Top of Data segment
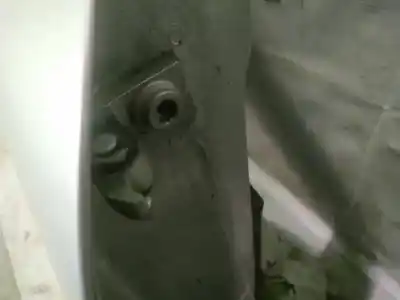 Pezzo di ricambio per auto di seconda mano fermo porta per seat altea (5p1) 1.6 riferimenti oem iam 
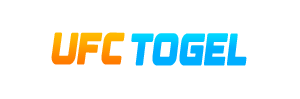 ufctogel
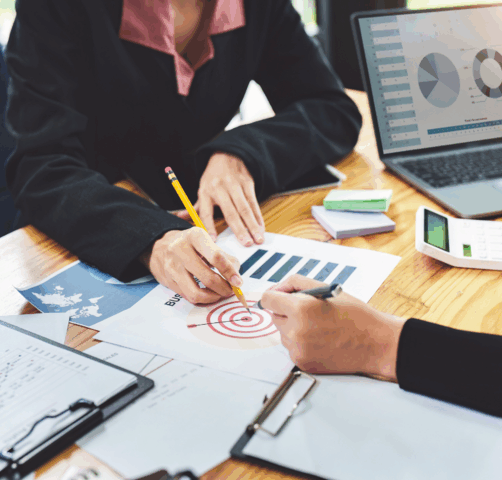 Clipboard - May 13, 2024 9_59 AM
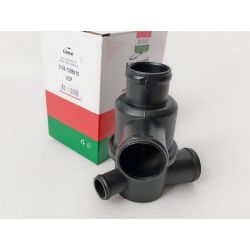 Термостат ВАЗ 2108 2109 21099 ( Vanssi ) 2108- 1306010-02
Bottom of Data segment
**Work item**. Only the lines from the one with "Clipboard - May 13, 2024 9_59 AM" through the end of the data, both ends included, should be written out exactly, and no pictures should appear.

**Answer for the task**.
 Clipboard - May 13, 2024 9_59 AM
 Термостат ВАЗ 2108 2109 21099 ( Vanssi ) 2108- 1306010-02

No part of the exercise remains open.